As you listen, you continue to attune, but you are now looking for an opportunity to have a Corrective Relational Experience with him. You remember two times he messed up, and your response was surprisingly different, and you just came alongside and listened.
So you say: “You are right; I get too excited about how good you are in these ways, and it makes sense if you aren’t that way, I would not be as excited for you. It reminds me of two times when I did get it right. You got a B-, and in baseball, you made an error that lost the game. I just listened and was sad with you about both of those. That must have felt a lot better.”
Son: “I loved those times and was shocked. You are right. I need more of those.”
You: “I am glad you can feel them now that I can be close to you even when you mess up.”
Son: “Thanks, Dad.”
This is one experience that builds integration in his life and you can intentionally build more. It will help him be able to receive criticism from his coach because he realizes even when he messes up, people can still draw close to him. It relieves him of trying too hard to ensure everything he does is excellent and without mistakes. As he learns this, taking criticism will not be hard. As a result, his fear of going to practice will disappear.

The Effort is Worth It for Long-term Results
Through this meaningful relational experience, you recognized his deepest need and addressed it. Your son experienced profound change that lasts much longer than if you said, “Well, it doesn’t matter if you don’t feel like it; you are a responsible team leader, and you just need to go.” He may have gone, but in time, he would face criticism again and he wouldn’t have learned how to be okay with it.

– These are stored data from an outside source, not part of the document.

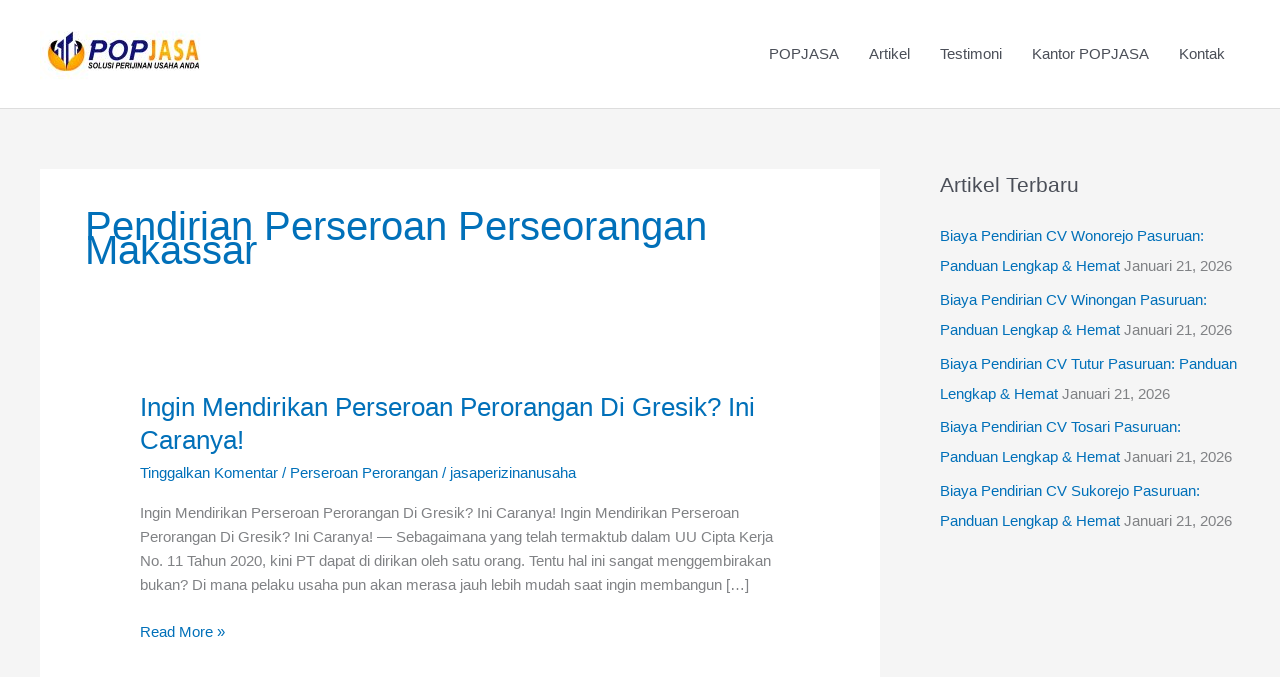

--- FILE ---
content_type: text/plain
request_url: https://www.google-analytics.com/j/collect?v=1&_v=j102&a=115347107&t=pageview&_s=1&dl=https%3A%2F%2Fjasaperizinanusaha.id%2Ftag%2Fpendirian-perseroan-perseorangan-makassar%2F&ul=en-us%40posix&dt=Pendirian%20Perseroan%20Perseorangan%20Makassar%20Arsip%20-&sr=1280x720&vp=1280x720&_u=YADAAEABAAAAACAAI~&jid=954210213&gjid=215069542&cid=1658931398.1768963449&tid=UA-181008322-1&_gid=1719812706.1768963450&_r=1&_slc=1&gtm=45He61g1n815W4MLNKv833395077za200zd833395077&gcd=13l3l3l3l1l1&dma=0&tag_exp=103116026~103200004~104527907~104528500~104684208~104684211~105391252~115938465~115938469~116491844~116682877~117041587&z=1028144412
body_size: -571
content:
2,cG-ZRZHKY5RJ9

He might end up quitting anyway.
Helping children cope with fear and other deep emotions requires creating a safe space for open communication through attunement and empathy. As your child feels seen, soothed, safe, and secure, you will have the opportunity to follow their emotions and identify the micro-ability in their core personality traits (attachment, separation, integration, and authority) that needs to be strengthened. By providing this support, we lay the groundwork for our children’s emotional growth and resilience.